Epistemic Objectivity Behind Inductive Probability: Beyond Carnap-Popper Controversy on the Problem of Inductive Logic

  • Jean Claude Nsabimana Arrupe Jesuit University, 16 Link Road, P.O. Box MP 320, Harare, Zimbabwe
Keywords: Science, Induction, Probability, Demarcation, Deduction, Frequentism, Bayesianism.


Science neither aims at having the monopoly over the truth about the world nor establishing a dogmatic knowledge. Natural light of experience is held by empiricists to be the reliable source of human knowledge. Inductive logic has been a leading tool of empirical experiments in justifying and confirming scientific theories with evidence. Science cannot reach where it has reached without inductive logic. Inductive logic has, therefore, played an important role in making science what it is today. Inductive logic helps science to justify its theories not form convictional opinions of scientists but from factual propositions. However, inductive logic has been problematic in the sense that its logic of justification led philosophers of science to demarcation, the distinction of episteme from doxa. At present, some philosophers of science and scientists attempt to justify why science carries out a reliable knowledge. Some have argued for structuralism and realism of scientific theories rather than believing in the course of miracles and others for their historicity. Both views are explanatories of how science works and progresses. This essay recalls the arguments for structures of scientific theories and their historicity. First, the essay analyses the controversy between Rudolf Carnap and Karl Popper on how the problem of inductive logic in confirming scientific theories can be solved.

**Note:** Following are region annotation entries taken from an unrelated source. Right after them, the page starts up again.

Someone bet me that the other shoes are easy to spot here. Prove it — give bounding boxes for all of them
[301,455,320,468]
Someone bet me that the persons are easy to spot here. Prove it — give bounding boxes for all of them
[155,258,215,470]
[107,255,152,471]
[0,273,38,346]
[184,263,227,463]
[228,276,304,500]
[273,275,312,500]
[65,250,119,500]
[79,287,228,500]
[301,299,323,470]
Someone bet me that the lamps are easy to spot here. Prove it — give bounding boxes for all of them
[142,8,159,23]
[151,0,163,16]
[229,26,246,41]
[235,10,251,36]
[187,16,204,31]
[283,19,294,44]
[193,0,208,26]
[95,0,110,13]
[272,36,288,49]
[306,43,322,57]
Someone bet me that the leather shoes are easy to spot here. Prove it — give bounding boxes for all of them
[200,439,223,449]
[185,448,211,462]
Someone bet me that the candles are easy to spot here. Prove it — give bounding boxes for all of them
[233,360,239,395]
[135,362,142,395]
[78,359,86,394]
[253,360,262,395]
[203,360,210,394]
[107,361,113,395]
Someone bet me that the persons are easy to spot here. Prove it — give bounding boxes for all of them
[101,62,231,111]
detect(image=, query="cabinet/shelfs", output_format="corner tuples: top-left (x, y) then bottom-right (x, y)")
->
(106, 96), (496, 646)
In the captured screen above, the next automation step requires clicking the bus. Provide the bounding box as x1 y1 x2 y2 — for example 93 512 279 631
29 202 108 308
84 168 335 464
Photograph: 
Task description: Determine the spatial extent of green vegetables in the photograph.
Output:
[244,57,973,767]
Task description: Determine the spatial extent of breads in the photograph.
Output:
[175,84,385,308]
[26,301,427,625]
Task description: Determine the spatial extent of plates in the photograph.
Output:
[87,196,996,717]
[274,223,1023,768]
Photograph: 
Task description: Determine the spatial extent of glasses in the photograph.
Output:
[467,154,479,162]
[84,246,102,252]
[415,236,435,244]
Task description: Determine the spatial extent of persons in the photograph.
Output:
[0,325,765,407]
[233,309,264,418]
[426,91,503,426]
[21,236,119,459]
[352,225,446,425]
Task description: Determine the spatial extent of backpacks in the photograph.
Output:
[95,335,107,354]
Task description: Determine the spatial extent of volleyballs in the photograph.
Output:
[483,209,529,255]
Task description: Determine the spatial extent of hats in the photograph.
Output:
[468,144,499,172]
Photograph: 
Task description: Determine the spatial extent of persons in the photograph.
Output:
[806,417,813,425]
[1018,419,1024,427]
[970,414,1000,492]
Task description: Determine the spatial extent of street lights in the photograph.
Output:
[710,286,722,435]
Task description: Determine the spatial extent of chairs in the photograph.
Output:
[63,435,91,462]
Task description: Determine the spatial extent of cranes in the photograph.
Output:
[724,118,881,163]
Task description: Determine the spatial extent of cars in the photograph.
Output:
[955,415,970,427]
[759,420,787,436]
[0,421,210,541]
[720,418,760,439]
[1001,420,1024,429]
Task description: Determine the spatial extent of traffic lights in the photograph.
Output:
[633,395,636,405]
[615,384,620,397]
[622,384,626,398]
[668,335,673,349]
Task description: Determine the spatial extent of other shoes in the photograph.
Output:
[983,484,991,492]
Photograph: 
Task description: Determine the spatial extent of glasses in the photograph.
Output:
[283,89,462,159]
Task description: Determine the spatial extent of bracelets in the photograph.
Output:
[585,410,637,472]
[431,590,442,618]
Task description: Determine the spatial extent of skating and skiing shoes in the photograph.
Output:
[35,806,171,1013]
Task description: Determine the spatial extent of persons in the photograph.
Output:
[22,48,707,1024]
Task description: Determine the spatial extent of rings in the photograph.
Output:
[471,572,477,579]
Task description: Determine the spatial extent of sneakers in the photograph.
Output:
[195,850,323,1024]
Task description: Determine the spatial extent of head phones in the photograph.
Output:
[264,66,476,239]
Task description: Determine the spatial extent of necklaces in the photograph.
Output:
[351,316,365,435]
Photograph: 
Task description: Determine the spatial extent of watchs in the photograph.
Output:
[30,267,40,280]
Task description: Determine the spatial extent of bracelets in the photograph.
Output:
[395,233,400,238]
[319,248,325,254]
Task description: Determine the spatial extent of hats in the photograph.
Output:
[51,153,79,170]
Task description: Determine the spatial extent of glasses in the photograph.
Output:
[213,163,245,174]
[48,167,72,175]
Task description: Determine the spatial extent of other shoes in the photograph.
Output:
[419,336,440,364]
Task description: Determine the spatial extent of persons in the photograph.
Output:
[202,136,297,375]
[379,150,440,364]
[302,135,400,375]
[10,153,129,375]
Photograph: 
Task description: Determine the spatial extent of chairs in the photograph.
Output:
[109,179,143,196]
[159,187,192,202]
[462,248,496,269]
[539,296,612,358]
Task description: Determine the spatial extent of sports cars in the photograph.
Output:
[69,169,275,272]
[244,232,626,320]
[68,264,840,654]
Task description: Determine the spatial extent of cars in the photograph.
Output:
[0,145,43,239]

In so doing, the essay refers to empirical probabilities as well as the limits calculus. Second, the essay merges frequentist and Bayesian approaches to determine how scientific theories are to be confirmed or refuted. Third, the use of a new form of Bayesian Theorem will show how mathematical and logical structures respond to some of the important questions that arise from the historical and realistic views about scientific theories.The essay argues for epistemic objectivity behind inductive probability, the key issue of the controversy in question, and proves that the truth about the world is symmetric.